See now am i the only one who sees these 2 rules as being at odds with each other, and not quite lining up, one would suggest you are constantly checking the game state for passive effects and triggering them the second you can, the other would suggest you follow out the entire line before then updating the game.

I put forward another theoretical issue

Cursed Dead

this card reads

When revealed : Put each copy of Cursed Dead in the discard pile into play in the staging area.

The rule book states (page 14)

If the encounter deck is ever empty during the quest phase, the encounter discard pile is shuffled and reset back into the encounter deck.

So using the imrahil ruling we could have a window where the rule book effect triggers between "pulling the card off the top of the encounter deck" and "resolving the card" in this window if the cursed dead is the last card pulled you would shuffle the encounter deck meaning no cursed deads are returned as there is an empty discard pile, if however we do the whole action as one thing as has been suggested in the past you would return the cursed dead from the discard pile.

In the past i have always played this returning cursed deads to the staging area, these rulings now make me question this interperatation, any thoughts to clarify this, or am i missing something that makes all of this consistent with each other?

See now am i the only one who sees these 2 rules as being at odds with each other, and not quite lining up, one would suggest you are constantly checking the game state for passive effects and triggering them the second you can, the other would suggest you follow out the entire line before then updating the game.

I put forward another theoretical issue

Cursed Dead

this card reads

When revealed : Put each copy of Cursed Dead in the discard pile into play in the staging area.

The rule book states (page 14)

If the encounter deck is ever empty during the quest phase, the encounter discard pile is shuffled and reset back into the encounter deck.

So using the imrahil ruling we could have a window where the rule book effect triggers between "pulling the card off the top of the encounter deck" and "resolving the card" in this window if the cursed dead is the last card pulled you would shuffle the encounter deck meaning no cursed deads are returned as there is an empty discard pile, if however we do the whole action as one thing as has been suggested in the past you would return the cursed dead from the discard pile.

In the past i have always played this returning cursed deads to the staging area, these rulings now make me question this interperatation, any thoughts to clarify this, or am i missing something that makes all of this consistent with each other?

I do not disagree with you that the rulings may perhaps be at odds with each other.
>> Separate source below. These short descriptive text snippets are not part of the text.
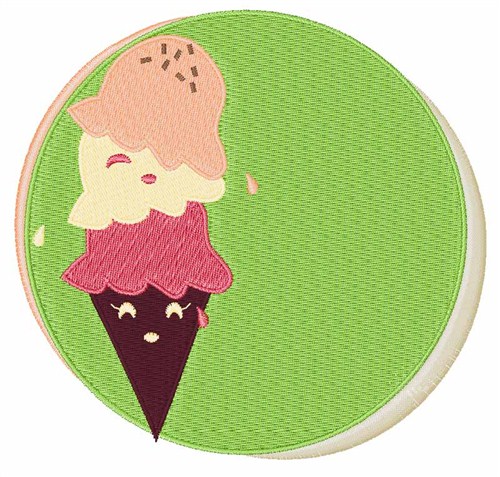 Ice Cream Cone Machine Embroidery Design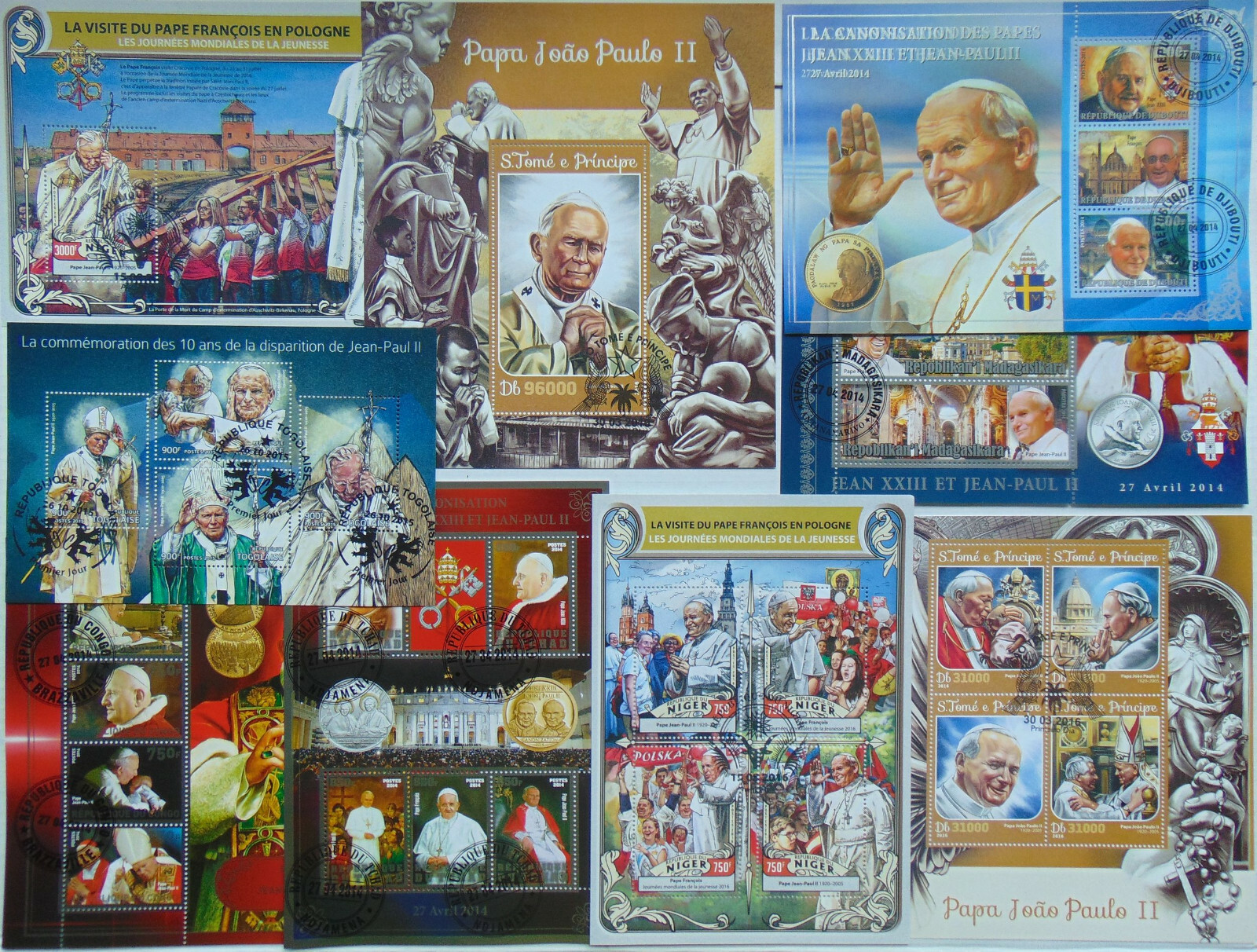 Pope John Paul II 100 diff mini & souv. sheets Composition Lot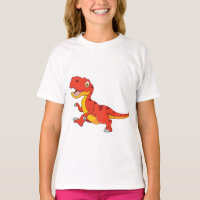 Cute cartoon tyrannosaurus rex walking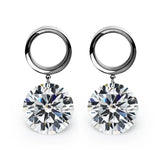 Crystal Ear Plugs Tunnels Ear Expansions Stainless Steel Earrings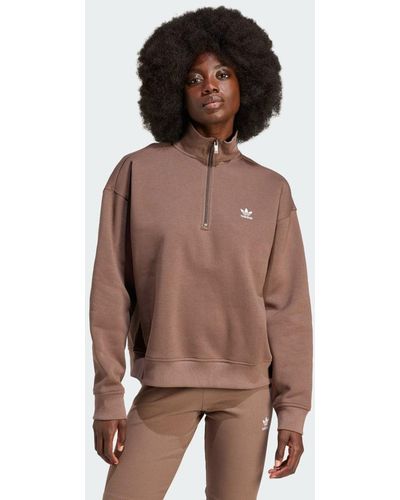 adidas Originals Essentials Sweatshirt Met Halflange Rits - Bruin
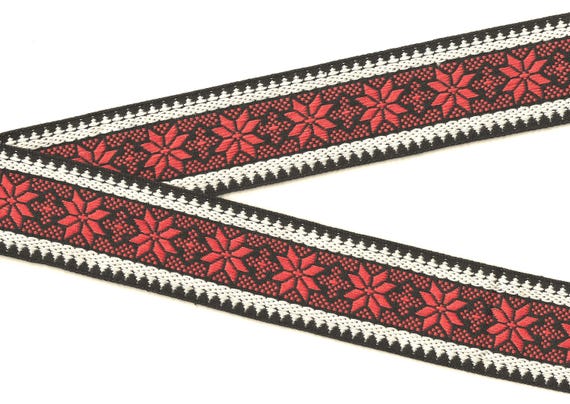 SNOWFLAKES K-05-F Jacquard Ribbon Cotton Trim 2" wide (50mm) VINTAGE Black w/Orange-Red Snowflakes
There may still be a difference though since the developers never provided a justification for the Quickbeam ruling.

Regarding your Cursed Dead example, the developers clarified that you resolve the staging of the encounter card before shuffling the encounter deck. So you would return all copies of Cursed Dead, then you would shuffle any remaining cards in the discard pile back into the deck.
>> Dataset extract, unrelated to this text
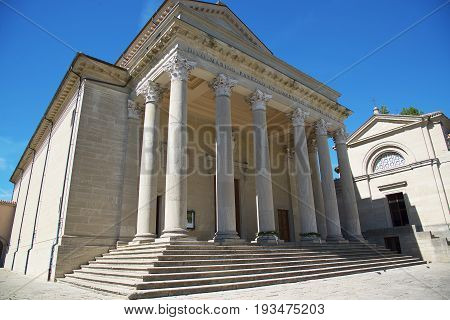 Basilica di San Marino. Catholic church of the Republic of San Marino built in neoclassical style.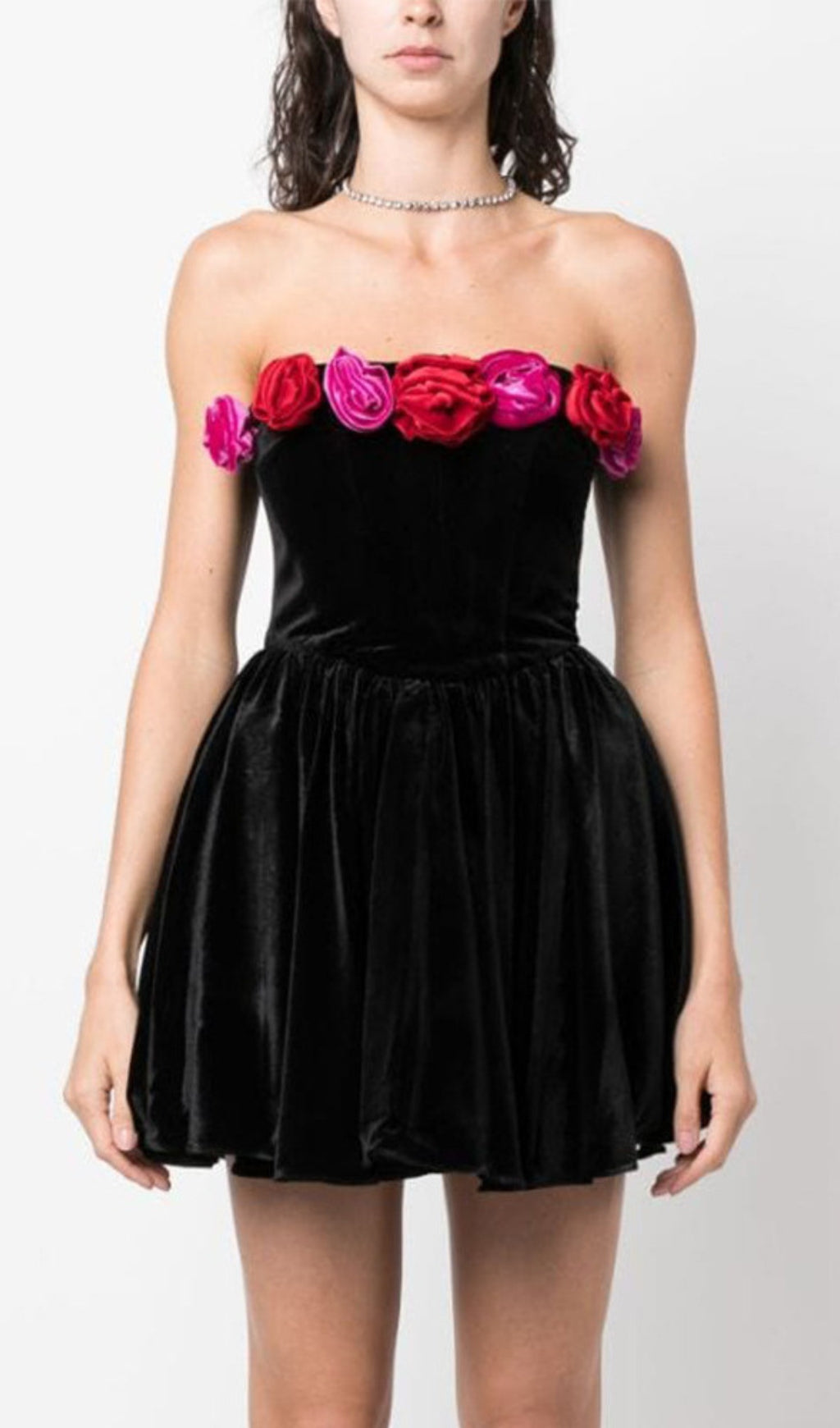 Fashionslee Women Aibhilin Flower Embellished Velvet Dress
Q: When I reveal the last card of the encounter deck, do I immediately reset the quest deck before resolving the staging of the revealed card?
A: No. Resolve the staging of the revealed card, including any ‘When Revealed’ effects, before resetting the quest deck, if able. If you are unable to completely
resolve the staging of the card because it instructs you to interact with the encounter deck in some manner, then reset the quest deck and finish resolving the effect.